Supported source → target pairs:
- MySQL → YugabyteDB / PostgreSQL
- YugabyteDB / PostgreSQL → MySQL
- YugabyteDB ↔ PostgreSQL (same type system — no mapping needed)
Python API
from mydborm import MigrationEngine
engine = MigrationEngine(
source={"dialect": "mysql", "host": "127.0.0.1", "port": 3306,
"user": "root", "password": "<password>", "database": "shop"},
target={"dialect": "yugabyte", "host": "127.0.0.1", "port": 5433,
"user": "yugabyte", "password": "<password>", "database": "shop"},
)
result = engine.run(
tables = None, # None = every table, or ["users", "orders"]
chunk_size = 500,
overwrite = False, # skip tables that already have rows in the target
on_progress = lambda table, done, total: print(table, done, total),
verify = True, # compare row counts after the copy
)
print(result.summary())
assert result.is_success()
MigrationEngine opens the source and target connections independently —
both stay open for the duration of the migration and are always closed in a
finally block, even on error.
MigrationResult
result.tables_migrated # tables successfully copied
result.tables_failed # tables that raised an error
result.total_rows # rows counted in the source
result.rows_transferred # rows actually written to the target
result.duration # seconds
result.errors # ["orders: <exception text>", ...]
result.warnings # ["Skipped 'products' — target already has data", ...]
result.is_success() # True if tables_failed == 0 and no errors
result.summary() # human-readable report
Migrating by model class
MigrationEngine builds the target schema from whatever is live in the
source database. If you already have BaseModel subclasses and want the
model's own field definitions to be the source of truth for the target
table instead — typed columns, NOT NULL, defaults, and all — use
ObjectMigrator:
from mydborm import db, ObjectMigrator
from myapp.models import User, Order
source_db = db # or any configured ConnectionManager
target_db = db.__class__()
target_db.configure(dialect="yugabyte", host="127.0.0.1", port=5433,
user="yugabyte", password="<password>", database="shop")
migrator = ObjectMigrator(source_db, target_db, chunk_size=500)
result = migrator.migrate_model(User)
# {"table": "users", "rows_total": 12450, "rows_transferred": 12450, "skipped": False}
results = migrator.migrate_models([User, Order], overwrite=True)
# one model failing (e.g. a missing source table) doesn't stop the rest —
# failed entries come back as {"table": ..., "error": "..."}
ObjectMigrator doesn't own source_db/target_db — configure and close
them yourself, the same way you would for MigrationEngine.
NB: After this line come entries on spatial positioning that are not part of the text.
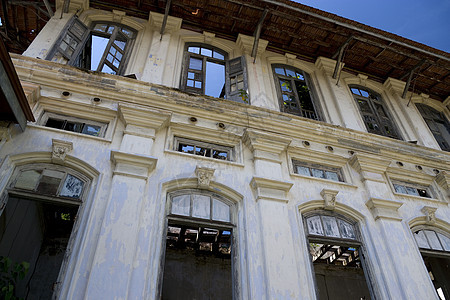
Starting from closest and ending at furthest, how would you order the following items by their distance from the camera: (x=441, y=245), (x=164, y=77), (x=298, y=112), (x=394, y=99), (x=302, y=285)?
(x=302, y=285)
(x=441, y=245)
(x=164, y=77)
(x=298, y=112)
(x=394, y=99)

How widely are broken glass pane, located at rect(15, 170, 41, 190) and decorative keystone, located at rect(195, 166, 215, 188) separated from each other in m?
2.40

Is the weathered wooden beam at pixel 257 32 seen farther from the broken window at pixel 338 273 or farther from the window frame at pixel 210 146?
the broken window at pixel 338 273

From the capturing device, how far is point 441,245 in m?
6.61

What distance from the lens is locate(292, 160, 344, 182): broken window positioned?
6.80m

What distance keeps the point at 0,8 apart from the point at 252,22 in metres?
6.40

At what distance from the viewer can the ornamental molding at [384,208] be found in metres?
6.36

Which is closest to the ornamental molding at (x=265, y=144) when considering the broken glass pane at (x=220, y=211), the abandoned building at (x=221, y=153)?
the abandoned building at (x=221, y=153)

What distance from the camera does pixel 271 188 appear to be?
5941mm

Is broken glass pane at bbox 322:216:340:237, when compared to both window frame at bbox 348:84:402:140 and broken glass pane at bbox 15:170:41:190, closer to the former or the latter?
window frame at bbox 348:84:402:140

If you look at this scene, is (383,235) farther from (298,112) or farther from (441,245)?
(298,112)

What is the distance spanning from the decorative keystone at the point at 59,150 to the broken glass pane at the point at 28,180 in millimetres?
322

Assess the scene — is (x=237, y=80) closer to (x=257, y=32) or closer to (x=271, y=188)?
(x=257, y=32)

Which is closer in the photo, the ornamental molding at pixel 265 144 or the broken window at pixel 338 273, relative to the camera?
the ornamental molding at pixel 265 144

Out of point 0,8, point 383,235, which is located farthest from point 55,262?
point 383,235
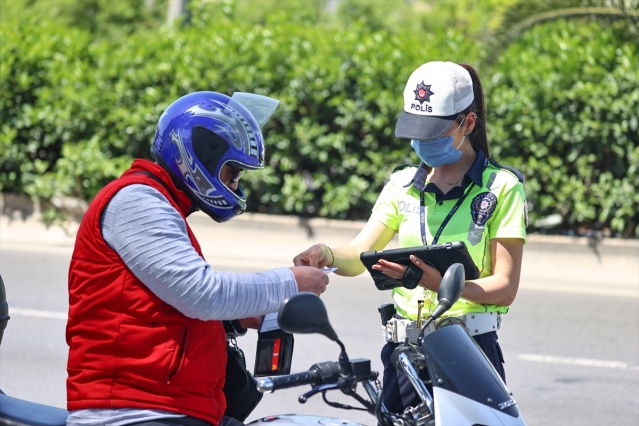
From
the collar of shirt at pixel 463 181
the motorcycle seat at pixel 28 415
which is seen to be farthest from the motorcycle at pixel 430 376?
the collar of shirt at pixel 463 181

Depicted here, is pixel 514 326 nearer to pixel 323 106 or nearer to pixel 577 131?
pixel 577 131

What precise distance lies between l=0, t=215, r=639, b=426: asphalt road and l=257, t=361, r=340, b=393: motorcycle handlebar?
3.36 metres

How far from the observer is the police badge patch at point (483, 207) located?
3.42 metres

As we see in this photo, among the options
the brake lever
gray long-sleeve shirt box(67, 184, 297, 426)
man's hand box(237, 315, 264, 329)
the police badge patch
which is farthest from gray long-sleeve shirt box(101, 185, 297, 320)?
the police badge patch

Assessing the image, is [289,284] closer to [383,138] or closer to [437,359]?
[437,359]

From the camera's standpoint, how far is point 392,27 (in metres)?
24.0

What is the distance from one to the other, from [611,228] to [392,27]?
15.0m

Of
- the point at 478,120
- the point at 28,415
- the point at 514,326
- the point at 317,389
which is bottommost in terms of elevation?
the point at 514,326

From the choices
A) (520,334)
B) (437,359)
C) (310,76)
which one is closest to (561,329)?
(520,334)

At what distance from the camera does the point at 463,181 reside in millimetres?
3504

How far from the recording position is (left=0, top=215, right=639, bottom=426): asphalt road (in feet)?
20.9

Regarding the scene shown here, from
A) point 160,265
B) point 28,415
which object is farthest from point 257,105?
point 28,415

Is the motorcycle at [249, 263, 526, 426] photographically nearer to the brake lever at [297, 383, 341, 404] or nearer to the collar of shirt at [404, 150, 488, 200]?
the brake lever at [297, 383, 341, 404]

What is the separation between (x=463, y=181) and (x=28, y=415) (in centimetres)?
157
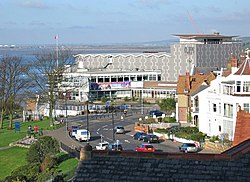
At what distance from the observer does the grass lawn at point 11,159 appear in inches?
1476

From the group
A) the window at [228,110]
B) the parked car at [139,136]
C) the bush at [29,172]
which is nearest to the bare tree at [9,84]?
the parked car at [139,136]

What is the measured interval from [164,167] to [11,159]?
30867mm

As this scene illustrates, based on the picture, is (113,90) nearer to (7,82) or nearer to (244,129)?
(7,82)

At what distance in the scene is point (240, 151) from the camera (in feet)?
35.7

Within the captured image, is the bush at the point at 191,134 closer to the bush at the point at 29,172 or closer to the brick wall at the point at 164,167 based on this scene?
the bush at the point at 29,172

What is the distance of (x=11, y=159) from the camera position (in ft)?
133

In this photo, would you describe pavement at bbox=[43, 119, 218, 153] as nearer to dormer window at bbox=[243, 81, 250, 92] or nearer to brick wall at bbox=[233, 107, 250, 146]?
dormer window at bbox=[243, 81, 250, 92]

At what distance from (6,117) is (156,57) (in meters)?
34.3

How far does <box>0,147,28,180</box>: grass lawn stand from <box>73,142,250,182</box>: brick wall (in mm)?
25439

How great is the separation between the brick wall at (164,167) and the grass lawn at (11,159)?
1002 inches

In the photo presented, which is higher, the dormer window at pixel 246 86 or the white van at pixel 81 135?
the dormer window at pixel 246 86

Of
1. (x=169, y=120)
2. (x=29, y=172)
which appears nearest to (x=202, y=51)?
(x=169, y=120)

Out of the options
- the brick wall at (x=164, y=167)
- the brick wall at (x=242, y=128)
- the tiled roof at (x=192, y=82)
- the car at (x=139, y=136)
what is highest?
the brick wall at (x=242, y=128)

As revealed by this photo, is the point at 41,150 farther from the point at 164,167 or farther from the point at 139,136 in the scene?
the point at 164,167
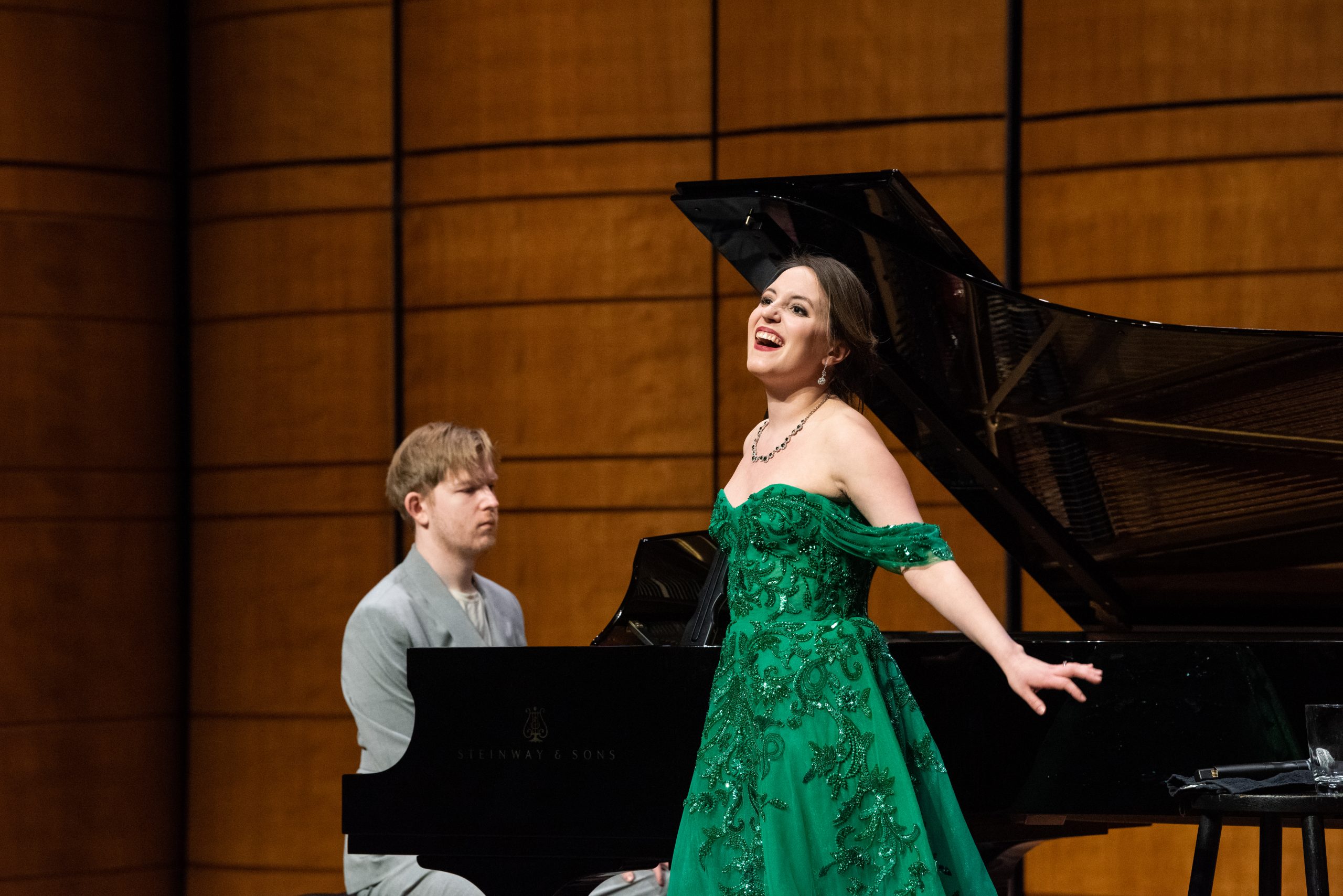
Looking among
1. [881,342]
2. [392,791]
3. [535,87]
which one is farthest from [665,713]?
[535,87]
Row transfer
reuses the same chunked, retrying DataTransfer used internally by
MigrationEngine.
Dry run
dry_run() extracts the schema and generates DDL without opening a write
connection to the target — nothing is created or copied:
report = engine.dry_run(tables=["users", "orders"])
for t in report["tables"]:
print(t["table"], t["rows"], t["columns"])
print(t["create_table_sql"])
print(t["create_index_sql"])
print(report["warnings"]) # unmapped column types that fell back to TEXT
CLI usage
mydborm migrate-db \
--source-dialect mysql --source-host 127.0.0.1 --source-port 3306 \
--source-user root --source-password root --source-db shop \
--target-dialect yugabyte --target-host 127.0.0.1 --target-port 5433 \
--target-user yugabyte --target-password yugabyte --target-db shop
Preview without writing anything:
Migrate specific tables only, with a larger chunk size, replacing any existing rows in the target:
A run prints a status table as each table finishes, then a final summary:
Migrating shop (mysql) → shop (yugabyte)
✔ users — 12,450 row(s) transferred
✔ orders — 89,231 row(s) transferred
Table │ Rows │ Status
──────────────────────────────
users │ 12,450 │ ✔ Done
orders │ 89,231 │ ✔ Done
Total │ 101,681│ 2/2 done
Status : SUCCESS
Tables migrated : 2
Tables failed : 0
Total rows : 101681
Rows transferred : 101681
Duration : 4.2s
Handling large tables
Rows are read from the source in batches of chunk_size (500 by
default) and written to the target one batch at a time — the full
table is never loaded into memory at once, so this works the same way
whether a table has a hundred rows or a hundred million. If a batch
fails for a transient reason (a dropped connection, a brief lock), it
automatically retries up to 3 times before giving up on that table.
- Raise
chunk_size(e.g.2000–5000) for large tables with small rows to cut round-trips. - Lower it for tables with very large rows (big
TEXT/BLOB/JSONcolumns) to keep batches within driver/packet limits.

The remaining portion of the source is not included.